■ Übungstext ■
────

Um aber wirklich »Nein« zur Gewalt zu sagen, reicht es nicht aus, gewalttätige Handlungen zu vermeiden; es müssen die Wurzeln der Gewalt ausgerissen werden: Ich denke da an die Gier, an den Neid und vor allem an den Groll. Während ich mich mit Respekt vor dem Leid verneige, das viele ertragen haben, möchte ich alle bitten, sich so zu verhalten, wie ihr es vorgeschlagen habt, ihr mutigen Zeugen, die ihr den Mut habt, das Herz zu entwaffnen. Ich bitte euch alle im Namen Jesu, der denen vergeben hat, die seine Handgelenke und Füße mit Nägeln durchbohrt und ihn an ein Kreuz geschlagen haben: Ich bitte euch, das Herz zu entwaffnen. Das bedeutet nicht, aufzuhören, sich angesichts des Bösen zu empören oder es nicht anzuprangern, das ist eine Pflicht! Es bedeutet auch keine Straffreiheit und keinen Straferlass für Gräueltaten, indem man so weitermacht, als ob nichts wäre. Was im Namen des Friedens, im Namen des Gottes des Friedens, von uns verlangt wird, ist das Herz zu entmilitarisieren: Das Gift zu entfernen, den Groll abzulegen, die Gier zu entschärfen, das Ressentiment auszulöschen; zu all dem »Nein« zu sagen, scheint schwach zu machen, aber in Wirklichkeit macht es frei, weil es Frieden gibt. Ja, Friede kommt aus den Herzen, aus Herzen, die frei von Groll sind.

────

■ Ausgangsdaten ■
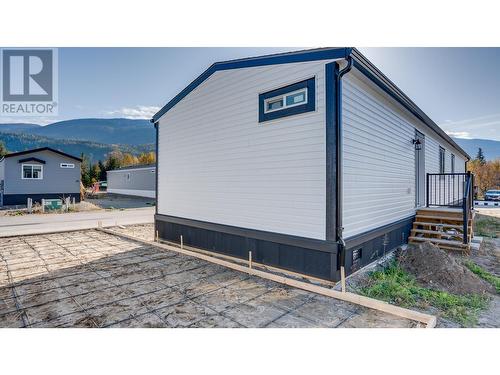 1705 Hillier Road E Unit# 23, Sicamous, BC 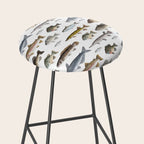 A Few Freshwater Fish Stool Gallery Image 2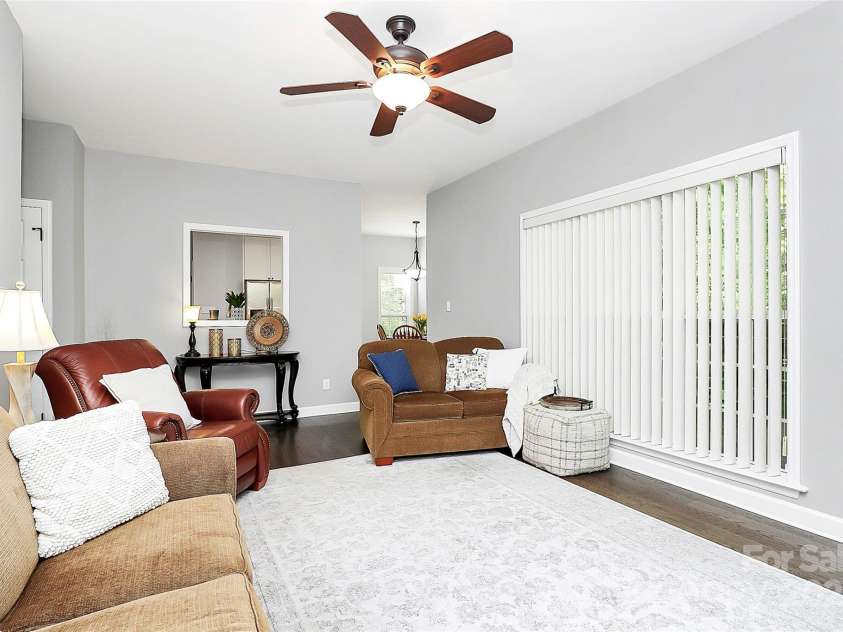 516 Aspen Lane, Indian Trail, NC 28079.  MLS# CAR4256015, YatesRealty ID 15913. 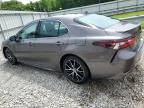 2022 Toyota Camry Se   за продажба в Memphis, TN - Front End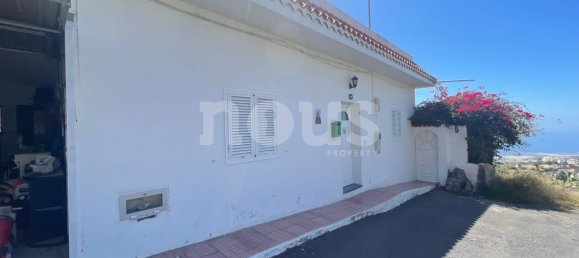 3 Schlafzimmer Haus in Tejina De Isora, Spain, Nr. 14028 7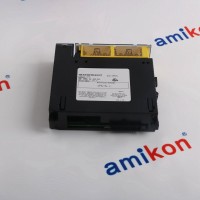 输出模块通用于可编程控制器|TRICONEX3501T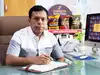 Vikram Agarwal, Managing Director, Greendot Health Foods, part of Cornitos Nacho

────

■ Aufgaben ■
[a] Welche Wurzeln der Gewalt nennt die Rede über das Entwaffnen des Herzens?
[b] Setzen Sie die Rede über das Entwaffnen des Herzens im selben Ton nach ihrem letzten Satz fort.

■ Lösungen ■
[a] Die Gier, den Neid und vor allem den Groll.

[b]
Dann ist noch ein zweites »Nein« zu sagen: Nein zur Resignation. Der Friede verlangt es, Entmutigung, Mutlosigkeit und Miss-trauen zu bekämpfen, die dazu führen, dass man glaubt, es sei besser, allen zu miss-trauen, getrennt und distanziert zu leben, statt sich die Hand zu reichen und gemeinsam unterwegs zu sein. Im Namen Gottes erneuere ich noch einmal meinen Aufruf an all diejenigen, die in der Demokratischen Republik Kongo leben, ihre Arme nicht sinken zu lassen, sondern sich für den Aufbau einer besseren Zukunft einzusetzen. Eine Zukunft in Frieden wird nicht vom Himmel fallen, aber sie kann kommen, wenn man resignierten Fatalismus und die Angst, sich auf andere einzulassen, aus den Herzen verbannt. Eine andere Zukunft wird es geben, wenn sie allen gehört und nicht nur einigen, wenn sie für alle und nicht gegen einige ist. Es wird eine neue Zukunft geben, wenn der andere, egal ob Tutsi oder Hutu, nicht länger Gegner oder Feind ist, sondern ein Bruder und eine Schwester, denen man zutrauen muss, dass in ihrem Herzen, wenn auch versteckt, derselbe Wunsch nach Frieden vorhanden ist. Auch im Osten ist Friede möglich! Glauben wir daran! Lasst uns daran arbeiten, ohne den Wandel zu delegieren!
Man kann die Zukunft nicht aufbauen, wenn man in den eigenen Partikularinteressen verharrt, sich in die eigenen Gruppierungen, Ethnien und Clans zurückzieht. Ein Suaheli-Sprichwort lehrt: »jirani ni ndugu« [der Nachbar ist ein Bruder]; deshalb, Bruder, Schwester, sind alle deine Nachbarn deine Geschwister, egal ob sie Burundier, Ugander oder Ruander sind. Wir sind alle Geschwis-ter, weil wir Kinder desselben Vaters sind: Das lehrt uns der christliche Glaube, zu dem sich ein großer Teil der Bevölkerung bekennt. Deshalb soll sich der Blick zum Himmel erheben und dürfen wir nicht Gefangene der Angst bleiben: Das Böse, das ein jeder erlitten hat, muss in Gutes für alle verwandelt werden; die lähmende Entmutigung muss einem neuen Eifer weichen, einem unbeugsamen Kampf für den Frieden, mutigen Plänen der Geschwisterlichkeit und dem schönen gemeinsamen Ruf: Nie wieder: Nie wieder Gewalt, nie wieder Groll, nie wieder Resignation!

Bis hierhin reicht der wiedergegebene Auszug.